Day of the Border Guards

Katherine Young’s Day of the Border Guards was recently reviewed in Poet Lore:

Young lived in Moscow during those last days of the Soviet empire, when the country ran on rubberbands and spit. Winters were brutal. Centralized heating was about as effective as the centralized government: when uninsulated pipes ruptured, people burned to death—and all the pipes were uninsulated. These poems are bone-chilling: looking out her window, Young sees “leafless birches // shivering the ice-covered court yard” (“Centralized Heating”). But Russia isn’t all about bad weather and feeling out of place. And Young’s poetry is anything but drab and dreary. This is also a world of vodka, tea, and hand-knotted rugs. In fact, the poems are so deeply imbued with Russianness that Young might be a Russian poet herself, very ably translated by the American poet Katherine Young!

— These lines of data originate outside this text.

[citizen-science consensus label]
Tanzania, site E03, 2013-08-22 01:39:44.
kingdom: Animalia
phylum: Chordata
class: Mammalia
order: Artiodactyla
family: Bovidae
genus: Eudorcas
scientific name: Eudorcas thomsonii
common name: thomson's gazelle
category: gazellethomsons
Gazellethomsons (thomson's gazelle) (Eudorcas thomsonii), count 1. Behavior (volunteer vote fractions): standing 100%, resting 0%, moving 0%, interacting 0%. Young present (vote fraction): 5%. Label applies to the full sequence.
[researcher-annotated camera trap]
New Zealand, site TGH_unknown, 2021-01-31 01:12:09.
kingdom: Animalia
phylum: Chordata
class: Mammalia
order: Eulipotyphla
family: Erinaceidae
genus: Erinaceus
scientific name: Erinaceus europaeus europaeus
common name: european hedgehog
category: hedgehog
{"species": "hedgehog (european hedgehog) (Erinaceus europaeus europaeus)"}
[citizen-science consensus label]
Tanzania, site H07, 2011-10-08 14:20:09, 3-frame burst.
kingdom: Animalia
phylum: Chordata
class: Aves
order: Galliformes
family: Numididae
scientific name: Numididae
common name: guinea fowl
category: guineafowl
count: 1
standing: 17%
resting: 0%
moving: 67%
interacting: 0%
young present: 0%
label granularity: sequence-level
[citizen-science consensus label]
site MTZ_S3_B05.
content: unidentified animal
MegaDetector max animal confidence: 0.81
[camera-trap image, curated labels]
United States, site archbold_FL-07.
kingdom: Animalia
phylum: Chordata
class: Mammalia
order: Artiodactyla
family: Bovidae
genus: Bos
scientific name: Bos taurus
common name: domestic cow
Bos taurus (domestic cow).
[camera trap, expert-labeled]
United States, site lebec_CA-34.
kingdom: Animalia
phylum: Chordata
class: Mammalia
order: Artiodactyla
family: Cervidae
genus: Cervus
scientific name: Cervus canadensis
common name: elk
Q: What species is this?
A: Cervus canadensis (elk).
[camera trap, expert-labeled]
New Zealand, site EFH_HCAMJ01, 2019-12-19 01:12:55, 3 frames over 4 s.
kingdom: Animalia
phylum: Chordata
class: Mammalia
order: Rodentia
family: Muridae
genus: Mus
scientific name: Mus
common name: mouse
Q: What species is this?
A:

There’s such a sense of authenticity—a familiarity with the environment, the people, and the great Russian writers themselves—that the reader never feels these are travel poems.

Young’s eye is especially attuned to landscape, which accounts for many rich, lush descriptions…

This is Russia, a land of hope and a land of despair. Katherine Young captures both in language vivid, precise, and surprising. As she writes in “Speaking Russian,” “The antechamber of learning is the knowledge of languages.

 

In the Home of the Famous Dead - border

And Jo McDougall’s collected poems In the Home of the Famous Dead was reviewed in North American Review:

In the Home of the Famous Dead proves Jo McDougall the reigning virtuoso of the small lyric in English, able to capture deep human emotion and knowledge in very few words. Here’s “Visiting My Daughter”: “For weeks / I visited every day, / drawn to that fresh rise,  / the blister of her grave.” The poem seems intent on delivering a happy ending but then death comes. The story of all our lives. Again and again, throughout these twenty-seven years of poems, McDougall delivers unsentimental truths in exceedingly well-written poems like jewels or small clockworks. Brava, Jo. Read this book friends.